米国のニュースサイト「ブルームバーグニュース(Bloomberg News)」は、2018年5月21日夜に「中国:産児制限の終了を検討、年内にも決定へ-関係者」と題する記事を掲載した。同記事は次のように報じた。
事情に詳しい複数の関係者が明かしたところによれば、中国政府“国務院”は「世帯当たりの子供の出生数に関するすべての制限」を撤廃する計画を協議中である。産児制限による計画出産政策はおよそ40年にわたって続けられてきた。産児制限を終了させた場合に、それが社会に及ぼす影響に関する調査はすでに委託済みで、この結果を踏まえた協議がまとまれば、2018年の年末にも決定が下される可能性もあるが、2019年にずれ込むことも有り得る。協議中の案では、人口管理を個人の選択に任せ、子供を何人持つかは個人が決定できるようになる。中国の産児制限は数多くの人権侵害が指摘され、労働力不足を招いたが、歴史的な打ち切りへと向かいそうだ。
中国の人口抑制策の歴史について、米国ウィスコンシン州立大学の客員教授で中国人口学者の“易富賢”は、次のように述べている。
(1)1950~1970年、中国の人口増加は世界と同じペースであり、中国が全世界に占める人口比率は22%で安定していた。1971年に国務院が『計画出産の任務を立派に成し遂げる件に関する報告』を承認し、1973年には全面的な“晩・稀・少”政策<注1>へ移行した。当時の中国では「“一個太少、両個正好、三個多了(1人は少ない、2人は丁度良い、3人は多い)”」というスローガンの下で、子供2人までの出産は容認されていた。
(2)1980年に元“国家科学技術委員会”主任で、“中国工程院”院長の“宋健”が、もし1組の夫婦に子供を1人と限定する独生子女政策(一人っ子政策)を実施せず、今のままの出生水準が持続するなら、中国の人口は2050年には40億人に達するとの予測を提出した。この予測が後押ししたことによって中国は一人っ子政策の実施へ踏み切った。今ではこの宋健が提出した予測は誤りであったと考えられているが、当時はこの予測に異議を唱える者もなく、中国は1980年9月に一人っ子政策の実施を一部の地域から開始し、実施地域を順次拡大する形で、1982年頃には全国で統一的に実施されるようになった。

——

中国の産児制限に関する本文に基づき、次の問いに答えてください。
(a) ブルームバーグニュースが記事を掲載したのはいつか。
(b) 1950~1970年に中国が全世界に占めていた人口比率は何%か。
(c) 宋健の予測では、2050年に中国の人口は何人に達するとされたか。
これらのエントリは本文の内容とは関係がありません。

(提供エントリ)
——

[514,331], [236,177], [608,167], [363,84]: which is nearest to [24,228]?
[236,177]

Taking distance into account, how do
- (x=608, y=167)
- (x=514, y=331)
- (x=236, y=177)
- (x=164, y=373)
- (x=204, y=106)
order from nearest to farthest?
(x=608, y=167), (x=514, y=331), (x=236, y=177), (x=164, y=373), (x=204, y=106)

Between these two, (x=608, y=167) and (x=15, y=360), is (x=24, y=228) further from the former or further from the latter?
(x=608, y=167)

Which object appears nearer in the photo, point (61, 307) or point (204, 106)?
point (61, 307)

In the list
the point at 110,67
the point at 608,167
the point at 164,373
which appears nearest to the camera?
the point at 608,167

——

(出力結果)
(a) 2018年5月21日夜
(b) 22%
(c) 40億人